Минуты шли. Новых сведений не поступало.
В оперативную комнату заглянул командир.
— Что нового? — спросил он.
— Пока ничего, — ответил я.
— Может быть, вы допустили ошибку в расчетах? — обратился он к штурману.
— Нет, гражданин капитан, — решительно заявил штурман.
— Проверьте еще раз, ведь время уже прошло, — приказал командир.
Наступила тишина. Только слышно было, как тикали электрические часы. Становилось все светлее. На какой-то момент подул ветер, поднимая зыбь на канале.
Зазвонил телефон. Я взял трубку.
— Гражданин капитан, — обратился я к командиру отряда. — Вас просит командир бригады.
Капитан подбежал к телефону:
— Командир отряда катеров слушает…
Лицо капитана покраснело. Он то и дело повторял: «Есть, есть, гражданин полковник». Положил трубку, вытер со лба пот, после чего собрал офицеров штаба на совещание.
Командир нервно расхаживал по комнате в ожидании начальника связи, который запаздывал. Наконец спросил начальника штаба:
— Где начальник связи?
— На радиостанции. Сейчас придет.
Через минуту вошел высокий худощавый поручник — офицер связи. Все были в сборе. Командир смерил нас взглядом, откашлялся и начал:
— Я получил сообщение от командира бригады: нарушитель на парусной лодке, на которой нет мотора.
— Это меняет дело, — заметил штурман.
Командир посмотрел на него и продолжил?
— Там два человека — женщина и мужчина, уголовные преступники. Есть данные, что они хотят пересесть на рыбачий катер или судно под флагом западного государства. Передайте эти данные на корабли, пусть они контролируют все подозрительные суда и рыбачьи катера, наши тоже. А штурман, — он обратился к Казику, — должен нанести новую обстановку на карту.
Казик начал наносить курс на карту. Я внимательно наблюдал за его нервными движениями.
— Ты что уставился? — спросил он сердито.
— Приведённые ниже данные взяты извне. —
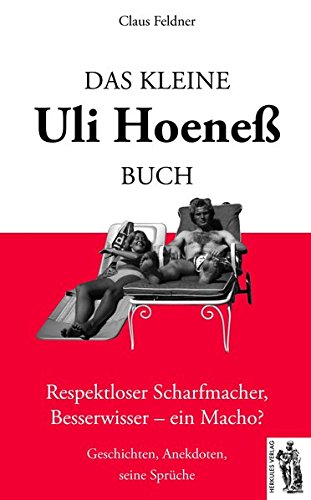 Download Das kleine Uli-Hoeneß-Buch: Respektloser Scharfmacher, Besserwisser-ein Macho? Geschichten, Anekdoten, seine Sprüche Download Das kleine Uli-Hoeneß-Buch: Respektloser Scharfmacher, Besserwisser-ein Macho? Geschichten, Anekdoten, seine Sprüche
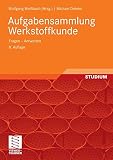Image de Aufgabensammlung Werkstoffkunde: Fragen - Antworten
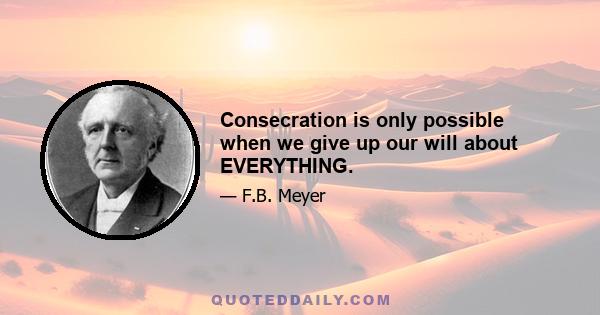 Consecration is only possible when we give up our will about EVERYTHING.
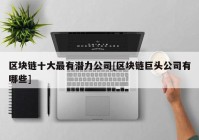 区块链十大最有潜力公司[区块链巨头公司有哪些]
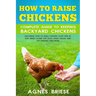 How To Raise Chickens Complete Guide To Keeping backyard Chickens: Including How To Build Chicken Coop Step by Step, Breed Layers For Eggs, Raise Chic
— У тебя не получается, — ответил я, — и поэтому ты нервничаешь.
Он не отозвался и упорно стирал резинкой ненужные линии.
Мы ждали сообщений, но их не было. Время шло. Настал вечер, потом ночь. Мы сидели в штабе. Вдруг в комнату вошел радист и вручил телеграмму с корабля. Я прочитал: «Нашел парусник без экипажа». Я еще раз проверил радиограмму. Все правильно.
Доложил командиру. Капитан громко прочитал: «Нашел парусник без экипажа» — и спросил:
— Где его обнаружили?
— Вот, — сказал я, протягивая ему второй листок.
Командир кивнул и доложил полковнику о найденном паруснике. Вскоре командир бригады приказал передать кораблям: «Проверить все подозрительные катера и суда». Приказ был передан.
Время шло. Стало рассветать. Вдруг пришла шифровка: «Вижу подозрительный катер с польским флагом. Увидел нас, изменил курс. Иду к нему».
В штабе наступило оживление. «Возможно, это он», — думали мы.
Пришло долгожданное донесение с моря: «Преступники задержаны, на борту раненый, требуется скорая медицинская помощь».
Командир по радио спросил:
— Кто ранен? Как это произошло?
Ответ гласил: «Один из матросов ранен в ногу. В него стреляли преступники. Они арестованы, катер на буксире, подробности на базе».
* * *
— Вахтенный, — обратился я к матросу. — Командир у себя?
— Так точно, в каюте, гражданин поручник, — ответил матрос.
Я спустился вниз и пошел в каюту командира.
— Здравствуй.
— Здравствуй, садись, — ответил командир, показывая на кресло.
— У тебя отличная каюта, — заметил я, с любопытством разглядывая помещение.
— Да, я кое-что переделал.
— Поздравляю тебя с присвоением звания поручника, — сказал я, пожимая ему руку.